(Bloomberg) – The steep drop in output from U.S. shale wells is turning out to be worse than expected, forcing oil drillers to work even harder to keep production from slipping, research firm Enverus said in its latest report.
The firm’s conclusion that there won’t be a surge of American oil production comes after the amount of crude extracted from U.S. shale wells doubled in the past decade. The falling output rate over time highlights a fact of life for U.S. shale operators: oil wells are most prolific in early months of production, with gushers quickly turning to trickles.
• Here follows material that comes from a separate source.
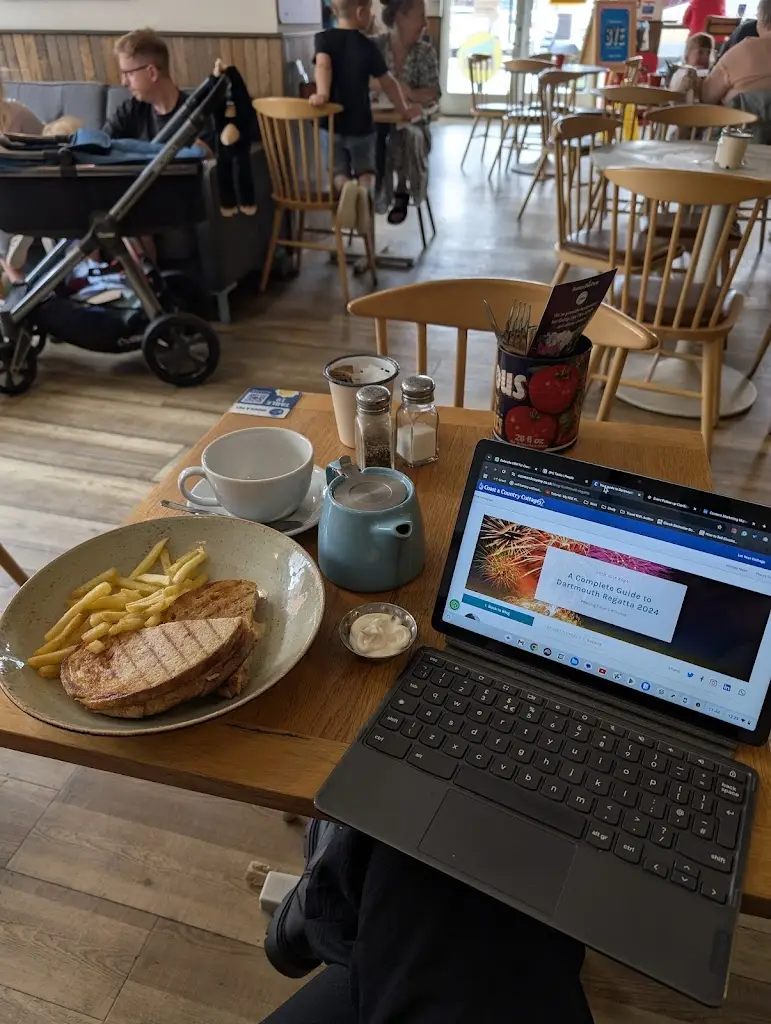 Justine King_Boston Tea Party Barnstaple_Barnstaple_recensione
That reality is why oil output boomed during the shale revolution of the 2010s, as companies chased production growth.
Now, however, most of the land is already owned or leased, offering few opportunities to drill new areas with vast oil reserves. Companies are considering a range of drilling and production strategies to maximize what they get out of each well such as drilling wells closer together, which makes the shale patch a more dense and difficult place to increase the rate of production.
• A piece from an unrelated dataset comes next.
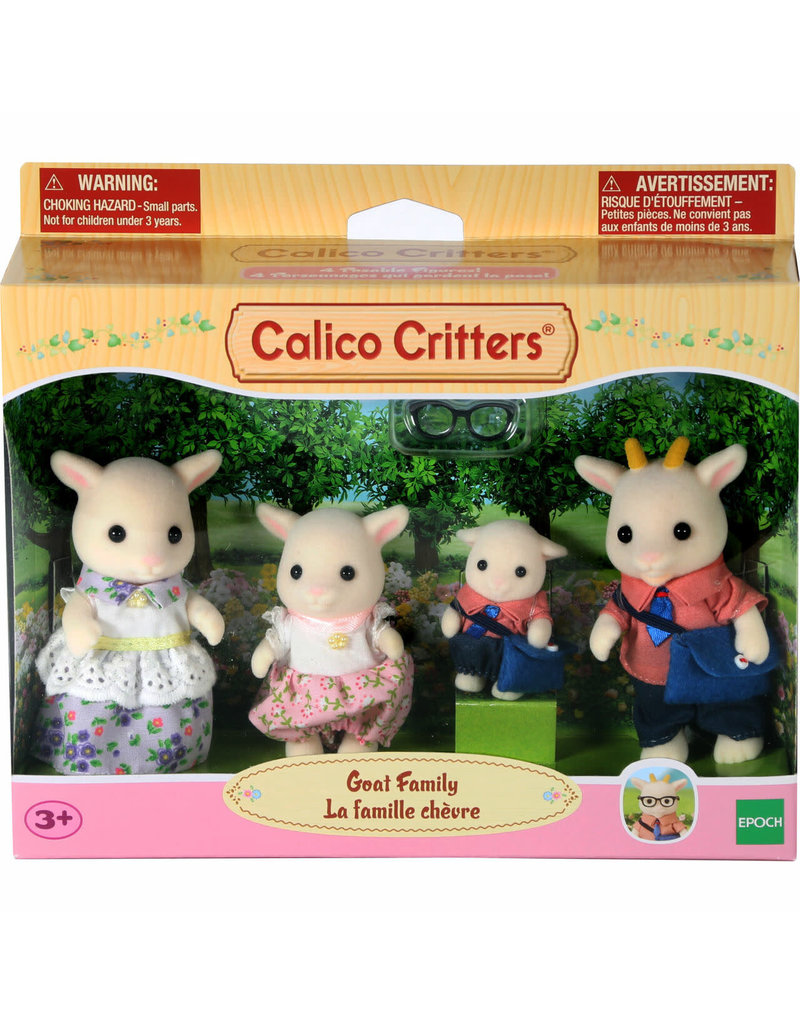 Epoch Calico Critters Goat Family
“Summed up, the industry’s treadmill is speeding up, and this will make production growth more difficult than it was in the past,” said Dane Gregoris, Managing Director at Enverus Intelligence Research and author of the report published Tuesday.
In the Permian basin of west Texas and southeast New Mexico, North America’s most productive oil field, the rate of well production in the Midland area has declined by 0.5% each year since 2014. Well production in the nearby Delaware region has fallen by even more since that time.